A TCP official explained that the average landed cost of the sweetener was Rs65,000 per ton for the corporation, adding that all bidders were contacted and offered sugar stocks if they were to revise their offers to match this landed cost.

“Four bidders agreed to match the price,” declared the official release, adding that 6,000 tons of the commodity have been awarded to these parties.

The official spokesperson for TCP also revealed that “about 6,000 tons of sugar were supplied to the Punjab government while another 7,000 tons were given to Utility Stores Corporation and private parties on Friday.”

He asserted that the corporation “is releasing 200,000 tons of sugar to provinces, in pursuance of a recent government decision.”

“The deliveries will continue during the weekend and Eid holidays, except for November 17 and 18,” said the official release.

TCP also intends to sell another 23,000 tons in the open market through an auction on November 15. Industry analysts were of the view that low participation in recent sugar auctions shows that there is ample sugar available in the country and that dealers expect prices to plummet in coming days.

Sugar prices continued to ease in markets following increased supply from TCP and crackdown on suspected hoarders.
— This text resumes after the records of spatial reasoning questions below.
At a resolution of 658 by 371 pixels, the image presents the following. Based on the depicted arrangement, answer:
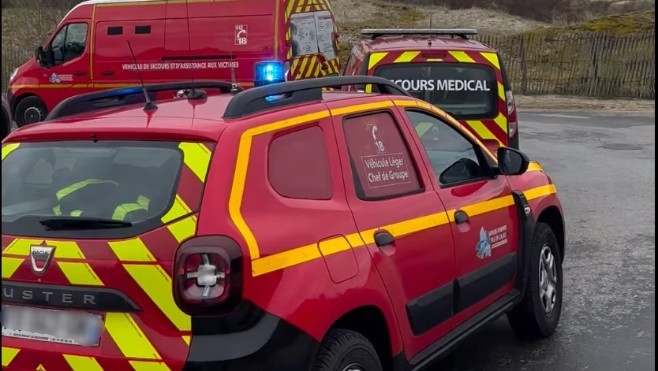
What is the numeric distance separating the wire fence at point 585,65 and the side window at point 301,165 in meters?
22.2

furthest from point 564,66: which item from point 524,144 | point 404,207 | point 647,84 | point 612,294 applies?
point 404,207

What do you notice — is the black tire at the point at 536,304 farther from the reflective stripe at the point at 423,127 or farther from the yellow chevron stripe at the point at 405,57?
the yellow chevron stripe at the point at 405,57

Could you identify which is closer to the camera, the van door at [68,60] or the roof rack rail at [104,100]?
the roof rack rail at [104,100]

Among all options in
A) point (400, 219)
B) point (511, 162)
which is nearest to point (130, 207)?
point (400, 219)

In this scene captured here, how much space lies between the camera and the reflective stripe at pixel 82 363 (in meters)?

The wholesale price of sugar in Karachi oscillated between Rs82 and Rs84 per kilogramme, according to market sources.

Meanwhile, the Lahore city district government has fixed the wholesale price at Rs69 per kg while the retail rate has been marked at Rs72.

Senate body holds govt responsible

The Senate standing committee on industry and production was informed that all provinces were asked a number of times to purchase 100,000 tons of sugar from TCP but it never happened.

Federal Minister for Industries and Production Mir Hazar Khan Bijarani told the committee’s chairman, Ishaq Dar, that 350,000 tons are consumed monthly in Pakistan and the federal government is in the process of consultation with the provinces in order to control the sugar price and several steps have been taken in this regard.

Earlier, Dar, while chairing the senate committee meeting, said that the sugar crisis is the result of failure of federal as well as provincial governments because the crisis could have been avoided had the government taken timely decisions.

Sugar output estimate raised to 3.7m tons

Pakistan has revised a forecast of 2010-11 sugar production to 3.7 million tons, up by about 500,000 tons from an earlier estimate, despite flood damage to the sugarcane crop, officials said on Friday.

The government had earlier expected up to 3.2 million tons of sugar from the crop, after the country’s worst floods washed away nearly 10.5 million tons of sugarcane.

But after recent surveys of the flood-hit areas in the main cane-growing provinces of Punjab and Sindh, government and industry officials told a meeting on Thursday that yield would be higher in areas where there were rains but no floods.

“Although floods damaged the crop, because of excessive rains we are expecting a healthy crop and up to 20 per cent increase in yield per acre,” Javed Kayani, chairman Pakistan Sugar Mills Association (PSMA), told Reuters.

An official at the Ministry of Industries and Production confirmed that sugar output estimates had been revised to 3.7 million tons. Fearing shortages, the government in September waived a 25 per cent regulatory duty and allowed millers and traders unlimited imports of raw sugar to meet demand.

Traders have since booked orders for about 70,000 tons of raw sugar, according to government officials.

Published in The Express Tribune, November 13th, 2010.